### EXCERPTED TEXT
☆ ☆ ☆

Sequel to the 1982 cult classic fails commercially, succeeds artistically
In the summer of 1982, Ridley Scott’s Blade Runner was met with mixed reviews and mediocre box office numbers. The movie was too explicit for the typical family audiences of the day and not deep enough for the critics to embrace it. Ridley Scott’s future is a far cry from the idyllic worlds of Star Trek or Star Wars. In Blade Runner, by 2019, the wealthy have escaped earth and left the poor behind to live in over-packed tenements. Pollution has killed all animals and plunged earth into a permanent haze. Nuclear war has forced mass migrations to the west eliminating many distinct languages. Man’s “off-world” achievements are fueled by an army of bio-engineered slaves called “replicants” that look identical to humans.
The plot centers around a disillusioned blade runner Rick Deckard (played by Harrison Ford) whose job is to hunt down and kill rogue replicants. Rick has a crisis of conscience when he falls in love with one of the replicants that he’s supposed to kill. The movie is a deep meditation on what it means to be human shrouded in a sci-fi noir style. Viewers see emotionless humans just getting by in their depressed lives contrasted with emotional “replicants” trying to understand their own existence. By the end of the film, the audience is left wondering whether Rick is human or replicant—and whether it matters. To make it more confusing, Ridley Scott, the film’s director, says that Deckard is a replicant. Harrison Ford and the author of the original novel, however, both say that Deckard is a human. This thirty-five-year long debate among die-hard fans kept the movie alive and spurred on a sequel.

☆ ☆ ☆

(Excerpts from a dataset)
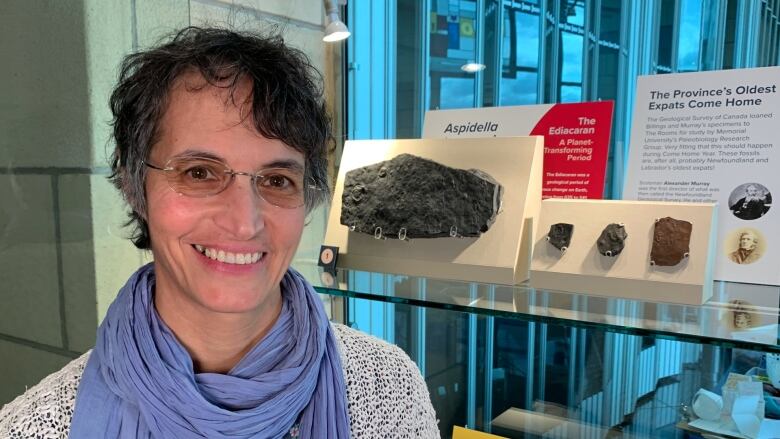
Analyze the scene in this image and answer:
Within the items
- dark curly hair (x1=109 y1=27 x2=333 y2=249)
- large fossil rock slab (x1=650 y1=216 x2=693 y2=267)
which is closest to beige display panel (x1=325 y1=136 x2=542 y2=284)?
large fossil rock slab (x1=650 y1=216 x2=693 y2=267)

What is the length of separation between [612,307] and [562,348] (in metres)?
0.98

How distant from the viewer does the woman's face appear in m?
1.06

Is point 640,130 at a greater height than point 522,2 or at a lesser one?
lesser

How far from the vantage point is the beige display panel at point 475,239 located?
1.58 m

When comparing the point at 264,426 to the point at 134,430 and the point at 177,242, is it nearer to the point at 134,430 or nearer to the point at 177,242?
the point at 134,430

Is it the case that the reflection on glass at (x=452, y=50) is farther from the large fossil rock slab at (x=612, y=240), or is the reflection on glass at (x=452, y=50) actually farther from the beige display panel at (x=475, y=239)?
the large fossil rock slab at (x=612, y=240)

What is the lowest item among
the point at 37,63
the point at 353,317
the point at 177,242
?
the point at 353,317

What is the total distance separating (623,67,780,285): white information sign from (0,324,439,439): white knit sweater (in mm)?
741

☆ ☆ ☆

### WHAT YOU WILL DO
Pick up the piece on the Blade Runner sequel above after its last sentence and continue it.

### RESPONSE AREA
Blade Runner 2049 follows up 30 years after the events of the first film. Humans have integrated replicants into all elements of society. Now even blade runners (replicant hunters) are replicants themselves. K (played by Ryan Gosling), a replicant blade runner, discovers the tomb of a female replicant who seems to have given birth to a child. The shocking discovery that replicants can have children, initially thought to be impossible, has the potential to start a slave revolt. K’s human superior, the icy Lieutenant Joshi (Robin Wright), orders him to find and kill everyone involved, including the replicant child. K is in a race against the evil executive Niander Wallace (Jared Leto) who wants to find the replicant child and use it to manufacture reproducing replicants. During his mission, K wrestles with the idea of killing a person who was born and not manufactured. As a replicant, K knows that his “childhood memories” are all “implants” designed by his company. Curiously, he finds a small wooden horse in a furnace, just like in his “memory.” This shocking discovery leads K to believe that he is the replicant child.
K seeks answers from Rick Deckard, now a recluse, living in the ruins of a nuked Las Vegas. When confronted by K about the past, the old blade runner admits to being the child’s father but doesn’t know the child’s identity. K unintentionally leads Wallace’s forces right to Deckard, leading to an explosive final act of the film.
Blade Runner 2049 is a complex film that requires a deep knowledge of the first installment to really enjoy the movie. The film masterfully twists at the end, setting up a sequel, all while leaving the 35-year-old debate wide open. The film lives up to the stylistic ambitions of the first film, incorporating dark noir elements into the landscape. The major box office trouble with the movie is lack of a target audience. This is not a family film, it’s not a date night movie, and millennials don’t know what Blade Runner is. Together, this means the film’s core audience are middle-aged men. Due to the abysmal box office performance, Blade Runner diehards may be waiting another 35 years for a third installment.